Evans helped start a Mackinac Straits region Libertarian affiliate, which covers four counties in the Straits region.

“The federal and state governments, I feel, have become far too intrusive into our lives,” Evans said. “I feel like government is becoming pretty unrestrained of late.”

Evans said the Libertarian Party is a good alternative for folks interested in getting into local government in a place like Cheboygan, where Democrats rarely run for local office, and Republicans often run unopposed.

Still, like the other northern Michigan Libertarians, Evans is realistic about his chances. He ran for the same county commission seat in 2018, in a three-way race, and he got just six percent of the vote.

This time around he will be going head-to-head with an incumbent Republican. He said the situation improves his chances, but he still considers himself a longshot.

“My opponent — he’s a well-established incumbent, very well-known in the community, a former undersheriff,” he said. “I have an uphill battle.”

REPUBLICAN TURNED LIBERTARIAN
Cory Dean, a 51-year-old who has lived for decades in Blair Township and raised four kids there, is running as a Libertarian for township trustee.

He’s run before as a Republican and narrowly lost — by three votes in 2012, and by three percent of the vote in 2018, when he ran amid a larger field of candidates.

This year he will be among five candidates who are vying for four spots on the board, and since the others are all Republican, Dean thinks he might have an advantage because there are no Democrats running.

“This time I’m running as a Libertarian,” Dean said. “I feel at home. It’s like I finally found a party that feels right.”

Dean, who works for a truck-rental company, said that he believes Libertarians need to start small in order to grow their power.

“Maybe we can win at the lowest levels of government and work our way up,” he said.

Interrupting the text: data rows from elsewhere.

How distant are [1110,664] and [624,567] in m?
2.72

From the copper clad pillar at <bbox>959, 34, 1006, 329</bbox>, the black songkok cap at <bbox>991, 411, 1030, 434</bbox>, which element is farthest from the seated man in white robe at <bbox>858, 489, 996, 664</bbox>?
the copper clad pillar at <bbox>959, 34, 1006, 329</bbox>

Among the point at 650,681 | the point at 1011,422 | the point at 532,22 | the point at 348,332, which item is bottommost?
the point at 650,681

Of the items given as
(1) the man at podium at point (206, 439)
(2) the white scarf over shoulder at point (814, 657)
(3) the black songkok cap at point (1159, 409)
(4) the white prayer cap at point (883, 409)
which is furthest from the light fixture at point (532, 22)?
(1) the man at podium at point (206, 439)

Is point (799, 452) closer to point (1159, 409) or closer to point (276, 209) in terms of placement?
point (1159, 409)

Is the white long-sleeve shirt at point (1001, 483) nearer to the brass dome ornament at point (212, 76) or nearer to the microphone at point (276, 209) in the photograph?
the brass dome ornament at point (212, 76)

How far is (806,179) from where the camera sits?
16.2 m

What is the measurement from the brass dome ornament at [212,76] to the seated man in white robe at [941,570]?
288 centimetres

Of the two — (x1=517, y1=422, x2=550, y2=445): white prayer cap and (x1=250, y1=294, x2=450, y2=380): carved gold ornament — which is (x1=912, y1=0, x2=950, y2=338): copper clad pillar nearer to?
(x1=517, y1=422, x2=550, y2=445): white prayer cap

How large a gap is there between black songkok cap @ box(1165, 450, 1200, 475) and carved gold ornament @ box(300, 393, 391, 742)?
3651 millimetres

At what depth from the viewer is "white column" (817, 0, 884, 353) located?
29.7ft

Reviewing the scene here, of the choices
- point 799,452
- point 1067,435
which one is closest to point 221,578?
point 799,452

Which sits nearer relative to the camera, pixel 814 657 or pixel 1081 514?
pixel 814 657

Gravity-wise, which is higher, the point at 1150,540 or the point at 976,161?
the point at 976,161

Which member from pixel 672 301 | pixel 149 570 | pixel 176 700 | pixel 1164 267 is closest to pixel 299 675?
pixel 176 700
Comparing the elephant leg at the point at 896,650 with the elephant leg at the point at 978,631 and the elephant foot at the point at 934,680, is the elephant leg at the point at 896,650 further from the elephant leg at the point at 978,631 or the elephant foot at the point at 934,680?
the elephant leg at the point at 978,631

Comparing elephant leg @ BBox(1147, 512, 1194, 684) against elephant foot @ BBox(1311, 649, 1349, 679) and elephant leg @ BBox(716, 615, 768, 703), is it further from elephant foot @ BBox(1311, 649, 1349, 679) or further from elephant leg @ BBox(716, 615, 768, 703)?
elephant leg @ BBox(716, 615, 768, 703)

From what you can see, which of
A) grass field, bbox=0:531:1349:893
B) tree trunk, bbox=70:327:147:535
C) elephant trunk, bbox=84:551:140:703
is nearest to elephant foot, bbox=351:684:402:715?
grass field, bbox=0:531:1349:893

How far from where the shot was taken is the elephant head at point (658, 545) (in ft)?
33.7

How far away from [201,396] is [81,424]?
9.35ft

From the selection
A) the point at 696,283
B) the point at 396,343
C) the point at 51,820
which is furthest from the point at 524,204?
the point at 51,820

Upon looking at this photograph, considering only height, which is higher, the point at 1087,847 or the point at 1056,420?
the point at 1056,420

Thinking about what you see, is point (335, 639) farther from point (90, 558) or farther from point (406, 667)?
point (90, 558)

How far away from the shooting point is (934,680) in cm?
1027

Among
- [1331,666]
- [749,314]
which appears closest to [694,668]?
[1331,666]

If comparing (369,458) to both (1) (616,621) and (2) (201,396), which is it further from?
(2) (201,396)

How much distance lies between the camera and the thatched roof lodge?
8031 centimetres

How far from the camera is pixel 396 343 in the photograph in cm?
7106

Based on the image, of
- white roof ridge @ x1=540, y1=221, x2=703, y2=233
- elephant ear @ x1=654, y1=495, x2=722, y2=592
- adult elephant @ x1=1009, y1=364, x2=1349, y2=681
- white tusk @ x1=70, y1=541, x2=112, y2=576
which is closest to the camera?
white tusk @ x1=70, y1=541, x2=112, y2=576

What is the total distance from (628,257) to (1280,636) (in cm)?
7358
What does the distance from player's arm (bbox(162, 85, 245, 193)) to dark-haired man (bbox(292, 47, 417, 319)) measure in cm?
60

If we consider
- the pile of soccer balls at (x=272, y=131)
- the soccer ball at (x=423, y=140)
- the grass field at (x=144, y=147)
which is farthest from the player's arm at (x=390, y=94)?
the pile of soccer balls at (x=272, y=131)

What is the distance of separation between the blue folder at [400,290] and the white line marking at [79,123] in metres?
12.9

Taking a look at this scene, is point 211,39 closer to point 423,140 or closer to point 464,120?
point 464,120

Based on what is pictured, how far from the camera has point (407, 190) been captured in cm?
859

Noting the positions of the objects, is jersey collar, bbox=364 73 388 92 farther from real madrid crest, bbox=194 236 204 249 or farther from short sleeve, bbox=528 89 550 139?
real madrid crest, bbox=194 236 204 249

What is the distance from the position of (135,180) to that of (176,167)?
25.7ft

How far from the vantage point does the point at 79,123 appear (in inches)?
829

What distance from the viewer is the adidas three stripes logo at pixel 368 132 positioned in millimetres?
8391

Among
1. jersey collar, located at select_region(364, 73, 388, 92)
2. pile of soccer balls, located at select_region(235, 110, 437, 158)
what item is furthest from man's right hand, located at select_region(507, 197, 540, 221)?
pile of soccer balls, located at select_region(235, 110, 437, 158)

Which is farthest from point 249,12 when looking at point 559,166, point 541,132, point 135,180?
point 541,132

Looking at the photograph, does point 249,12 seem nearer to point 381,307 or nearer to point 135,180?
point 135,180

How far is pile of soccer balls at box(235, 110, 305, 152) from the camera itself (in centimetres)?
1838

Dean said he has been a “political junkie” since he was a teenager. He grew up in a Democratic family and became a Republican as a teenager because of Ronald Reagan.

Dean said he gradually switched from Republican to Libertarian as he gradually became disillusioned and felt a growing sense that government is run like a dictatorship.

“The conservatives just seem to want to use the government to get you to do what they want,” Dean said. “[Libertarians] don’t want our government forcing its views on anyone.”

Dean said part of the reason there are so many Libertarian candidates in Northern Michigan this year is because of the recent creation of the regional affiliates, which enable people to get on the ballot as Libertarians. Four years ago, Dean said he wanted to run as a Libertarian, but he only had the state office to call, and it didn’t work out.

“I tried to investigate running before, in ’16, and I had a hard time having anybody get back to me,” Dean said. “[Having a regional Libertarian organization to assist] helps. You need to feel like you have some support.”